(TO-DO LIST)
A - In the Jenny Koons interview, write out the passage starting at "I, funny enough, did" and ending at "with the text.".
B - Answer these questions from the Jenny Koons interview:
(i) Who helmed the current iteration of the Mobile Unit?
(ii) On what date does Midsummer begin its run at The Public?
(iii) Which character did Koons play when she did the play in middle school?

October 11th, 2018
Jenny Koons is not interested in playing by the rules of traditional theatre. Her productions are rooted in activism and community, like her A Midsummer Night’s Dream for The Public Theater’s Mobile Unit, in which the classic Shakespeare play is reimagined within the world of a New York City block party. The Mobile Unit was inspired by Joseph Papp’s belief that “culture belongs to everyone,” and the current iteration was helmed by Stephanie Ybarra (who was recently named Artistic Director of Baltimore Center Stage). Prior to each sit-down run at The Public Theater, every Mobile production tours the city, performing Shakespeare in prisons, homeless shelters, and other social service organizations. Before commencing its run at The Public on October 28, Midsummer will visit spaces including The Lesbian, Gay, Bisexual & Transgender Community Center, the Brownsville Recreation Center, Queens Public Library, and Island Voice/Canvas Institute. I recently sat down with Jenny for a conversation on what it’s like to direct for the Mobile Unit, the reason that Midsummer is a perfect New York play, why she is interested in work that asks questions, and more.
What was your first encounter with A Midsummer Night’s Dream?
I, funny enough, did it in middle school in Spanish. I went to a bilingual immersion school, so half the day was in English and half was in Spanish, and it was a project that we did, which, looking back on it, is crazy. My encounter with the text was through all the levels of language in it, which was such a great way to be introduced. The fear of not reaching the height of Shakespeare was taken away, because we were stumbling through another language. I played Helena and, in a really stunning turn of events, the guy I had a huge crush on at the time played Demetrius. True to life, as a thirteen-year-old. That was my first encounter with the text.

(PROVIDED MATERIAL)
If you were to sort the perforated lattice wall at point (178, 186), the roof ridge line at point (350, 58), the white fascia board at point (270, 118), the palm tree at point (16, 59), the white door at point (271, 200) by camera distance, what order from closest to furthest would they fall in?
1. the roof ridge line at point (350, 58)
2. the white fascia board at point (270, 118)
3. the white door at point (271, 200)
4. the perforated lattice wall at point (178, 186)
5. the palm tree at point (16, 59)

(SOLUTIONS FOR EACH TASK)
A -
I, funny enough, did it in middle school in Spanish. I went to a bilingual immersion school, so half the day was in English and half was in Spanish, and it was a project that we did, which, looking back on it, is crazy. My encounter with the text was through all the levels of language in it, which was such a great way to be introduced. The fear of not reaching the height of Shakespeare was taken away, because we were stumbling through another language. I played Helena and, in a really stunning turn of events, the guy I had a huge crush on at the time played Demetrius. True to life, as a thirteen-year-old. That was my first encounter with the text.

B -
(i) Stephanie Ybarra
(ii) October 28
(iii) Helena